Source excerpt:

Not all TV shows are created equal, and in terms of hype and expectation, few can rival House of the Dragon. It’s not just the rumoured $20million per episode budget – poured into stunning quasi-medieval sets and dazzling CGI dragons – but the fact HBO is counting on this 10-part prequel series to continue the Game of Thrones phenomenon.
“HBO wanted more of the same, essentially,” showrunner Miguel Sapochnik tells NME at a swanky London hotel, hours before the series Leicester Square premiere. And who can blame them? From 2011 to 2019, Game of Thrones rewrote the rulebook of modern-day TV by turning a series of cult fantasy novels by George R.R. Martin into an epic 73-episode saga with movie-level production values. Gory and gripping, sexy and shocking, Thrones is still the world’s most pirated show three years after it ended.
“The patriarchy would rather destroy itself than see women on the throne”
–showrunner Miguel Sapochnik
Sapochnik, who won an Emmy for his directing work on the original series, acknowledges that he and fellow showrunner Ryan J. Condal came to the prequel with a “a basic structure” in place. Based on portions of Martin’s 2018 novel Fire & Blood, House of the Dragon is set two hundred years before events in Game of Thrones. It focuses on the implosion of House Targaryen in an era when this grand family still reigns over Westeros: in layman’s terms, this lot are Daenerys from Game of Thrones‘ squabbling ancestors.

Required work: Reproduce the House of the Dragon article from "Not all TV shows" to "after it ended.", swapping "hype" for "buzz".

Given data:
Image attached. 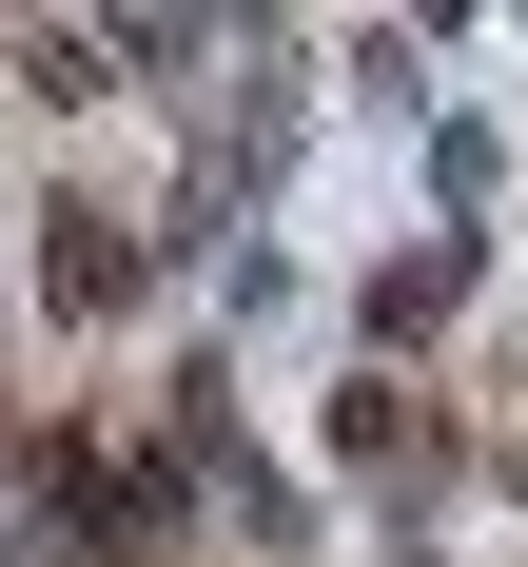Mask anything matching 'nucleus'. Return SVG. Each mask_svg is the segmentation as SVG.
<instances>
[{"mask_svg": "<svg viewBox=\"0 0 528 567\" xmlns=\"http://www.w3.org/2000/svg\"><path fill=\"white\" fill-rule=\"evenodd\" d=\"M40 293H59V313H117V293H137V255H117L99 216H59V235H40Z\"/></svg>", "mask_w": 528, "mask_h": 567, "instance_id": "1", "label": "nucleus"}, {"mask_svg": "<svg viewBox=\"0 0 528 567\" xmlns=\"http://www.w3.org/2000/svg\"><path fill=\"white\" fill-rule=\"evenodd\" d=\"M333 451H352V470H431V451H451V431H431V411H411V392H352V411H333Z\"/></svg>", "mask_w": 528, "mask_h": 567, "instance_id": "2", "label": "nucleus"}]
</instances>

Reply to the exercise:
Not all TV shows are created equal, and in terms of buzz and expectation, few can rival House of the Dragon. It’s not just the rumoured $20million per episode budget – poured into stunning quasi-medieval sets and dazzling CGI dragons – but the fact HBO is counting on this 10-part prequel series to continue the Game of Thrones phenomenon.
“HBO wanted more of the same, essentially,” showrunner Miguel Sapochnik tells NME at a swanky London hotel, hours before the series Leicester Square premiere. And who can blame them? From 2011 to 2019, Game of Thrones rewrote the rulebook of modern-day TV by turning a series of cult fantasy novels by George R.R. Martin into an epic 73-episode saga with movie-level production values. Gory and gripping, sexy and shocking, Thrones is still the world’s most pirated show three years after it ended.